Schnitzel mit Pommes, Spätzle mit Soße, Würstchen mit Kartoffelsalat - von Kindesbeinen an lernen wir die Essgewohnheiten und Lieblingsgerichte unserer Eltern, Großeltern und Geschwister kennen. Und diese prägen uns meist unser Leben lang! Zieht man dabei einen Vergleich zwischen unterschiedlichen Ländern, so wird schnell klar, wie einzigartig die Gepflogenheiten von Land zu Land sind. 

Wir wollen heute den Maßstäben der westlichen Ernährungsweise auf den Grund gehen - welche weit verbreiteten Annahmen stimmen und welche entpuppen sich als Irrtümer in gesundheitlicher Hinsicht?

 

Irrtum Nr. 1: „5 Portionen Obst und Gemüse am Tag sind gesund“ [1]

Schon von Kindesbeinen an wird uns erzählt, dass viel Obst (und Gemüse) gesund ist. Doch vor allem für Kinder und Süßschnäbel sehr verführerisch, die “5 am Tag” großzügig durch Obst abzudecken und am Gemüse zu sparen.

Die Deutsche Gesellschaft für Ernährung (DGE) empfiehlt drei Portionen Gemüse und zwei Portionen Obst pro Tag zu essen. Ein durchschnittlich großer Apfel enthält fast 9 g Zucker [2]. Das entspricht drei Zuckerwürfeln. Mit einer Banane normaler Größe nehmen wir fast 25 g Zucker zu uns. Wenn wir uns also an einem Tag für einen Apfel und eine Banane entscheiden, nehmen wir nicht nur Vitamine, sondern auch mehr als elf Zuckerwürfel zu uns. Und das klingt gar nicht mal so wenig, oder? Ersetzen wir eine weitere der ungeliebten Gemüseportionen durch Obst und trinken noch etwas Limonade oder Fruchtsaft, dann häuft sich die Menge an Zucker rasant an. Vor allem Fruchtzucker in Form von Getränken ist dabei nicht besser zu bewerten als gewöhnlicher Haushaltszucker [3].

Aufgrund der wertvollen Vitamine und anderer wichtiger Mikronährstoffe sollten wir Obst natürlich nicht komplett von unserem Speiseplan verbannen. Wir müssen uns nur bewusst machen, dass die Menge ausschlaggebend ist. Zwei Portionen Obst in seiner natürlichen, unverarbeiteten Form pro Tag sind als gesundheitsfördernd zu bewerten - die restlichen drei sollten aber durch Gemüse abgedeckt werden.

 

Irrtum Nr. 2: „Säfte und Smoothies sind gesund“:

Das Glas Apfel- oder Orangensaft, eine Fruchtsaftschorle oder neuerdings auch ein trendiger Smoothie sind aus unseren Kulturkreisen kaum wegzudenken. Und, wie soeben festgestellt, ist Obst in einer bestimmten Menge gesund. Doch in Sachen Saft sehen wir einer neuen Tatsache ins Gesicht: Denn hier haben wir es mit zum Teil hoch verarbeitetem Obst zu tun! Vermeintliche Experten im Netz teilen zwar Rezeptideen mit Aussagen wie: „Smoothies als Vitaminbomben“ oder „Fit und schlank mit Smoothies“. Was sie dabei nicht erwähnen ist, dass Smoothies eben nicht nur Vitamin- sondern gleichzeitig auch Zuckerbomben sind – auch wenn sie selbstgemacht sind. Somit kann auch die überschüssige Energie aus Säften und Smoothies in Fettdepots umgewandelt werden und dann in der Leber eingespeichert werden [4].

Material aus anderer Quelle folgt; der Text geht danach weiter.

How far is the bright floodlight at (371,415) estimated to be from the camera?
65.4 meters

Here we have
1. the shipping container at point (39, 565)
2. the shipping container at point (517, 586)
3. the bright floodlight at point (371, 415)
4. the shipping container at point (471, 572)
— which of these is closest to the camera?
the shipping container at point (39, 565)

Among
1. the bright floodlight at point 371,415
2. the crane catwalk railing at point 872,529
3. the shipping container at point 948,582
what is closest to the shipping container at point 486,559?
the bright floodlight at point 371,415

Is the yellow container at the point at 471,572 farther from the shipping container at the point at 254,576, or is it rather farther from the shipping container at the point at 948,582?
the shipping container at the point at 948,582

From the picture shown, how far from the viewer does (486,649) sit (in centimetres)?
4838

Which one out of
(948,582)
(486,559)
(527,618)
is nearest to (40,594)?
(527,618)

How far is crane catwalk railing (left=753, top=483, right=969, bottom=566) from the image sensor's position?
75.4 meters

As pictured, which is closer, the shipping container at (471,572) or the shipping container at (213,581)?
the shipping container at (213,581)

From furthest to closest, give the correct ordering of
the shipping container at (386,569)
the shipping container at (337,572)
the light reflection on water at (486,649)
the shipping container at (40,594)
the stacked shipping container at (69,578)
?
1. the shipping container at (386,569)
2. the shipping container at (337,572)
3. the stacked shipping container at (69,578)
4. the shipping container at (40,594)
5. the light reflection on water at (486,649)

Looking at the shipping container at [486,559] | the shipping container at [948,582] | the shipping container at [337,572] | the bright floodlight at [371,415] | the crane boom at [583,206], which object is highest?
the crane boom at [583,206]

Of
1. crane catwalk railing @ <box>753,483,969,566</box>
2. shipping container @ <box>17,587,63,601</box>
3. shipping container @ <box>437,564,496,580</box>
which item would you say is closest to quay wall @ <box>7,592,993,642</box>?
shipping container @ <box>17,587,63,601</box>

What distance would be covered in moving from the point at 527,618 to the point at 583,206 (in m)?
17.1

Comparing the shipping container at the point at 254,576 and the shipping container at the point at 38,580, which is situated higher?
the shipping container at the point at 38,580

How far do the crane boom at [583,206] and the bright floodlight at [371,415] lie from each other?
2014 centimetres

Das Problematische an Obstsäften und Smoothies ist, dass die Menge an Obst pro Trinkportion viel größer ist, als wir normalerweise essen würden. Denn die sättigenden Ballaststoffe, die auch den Zuckergehalt abfedern, sind nicht mehr vorhanden. Notiere dir als kleines Experiment die Menge an Obst, die in einem Smoothie enthalten ist und recherchiere den Zuckergehalt. Rechne das Ergebnis in Würfelzucker um. Drei Gramm Zucker entsprechen einem Würfelzucker. Glaub uns – das Ergebnis wird dich schockieren!

 

Irrtum Nr. 3: „Low Carb als gesunder Schlankmacher“:

Bei Kohlenhydraten denken wir in der westlichen Ernährung oft an Brot, Kartoffeln und Nudeln, die den Ruf haben, dick und damit krank zu machen. Umso populärer ist in unseren Kreisen der Tipp, sich bei Kohlenhydraten einzuschränken, um erfolgreich abzunehmen. Was dann vor allem auf den Teller kommt, sind Quark oder andere Milchprodukte, Fleisch, Fisch, Low-Carb- und High-Protein-Produkte. Die Folge: Mehr Protein, dafür auch viele gesättigte Fettsäuren, weniger Ballaststoffe und weniger sekundäre Pflanzenstoffe.

Eine Studie aus dem Jahr 2018 hat untersucht, inwieweit der Kohlenhydratanteil in der Ernährung das Sterblichkeitsrisiko beeinflusst. Die Ergebnisse sind erstaunlich. Sowohl ein deutlich geringer, als auch ein deutlich höherer Verzehr an Kohlenhydraten war langfristig mit einem höheren Sterblichkeitsrisiko verbunden [6]. Bei 50% des Tagesbedarfs an Kalorien aus Kohlenhydraten war das Risiko am geringsten. Bei “Low Carb”, also einem niedrigen Kohlenhydratanteil, ist die Art der restlichen Ernährung von besonderer Bedeutung. Sofern die fehlenden Kohlenhydrate durch pflanzliche Lebensmittel ersetzt wurden, wurde das Sterblichkeitsrisiko geringer [6]. Mehr tierische Lebensmittel erhöhen dieses hingegen [6].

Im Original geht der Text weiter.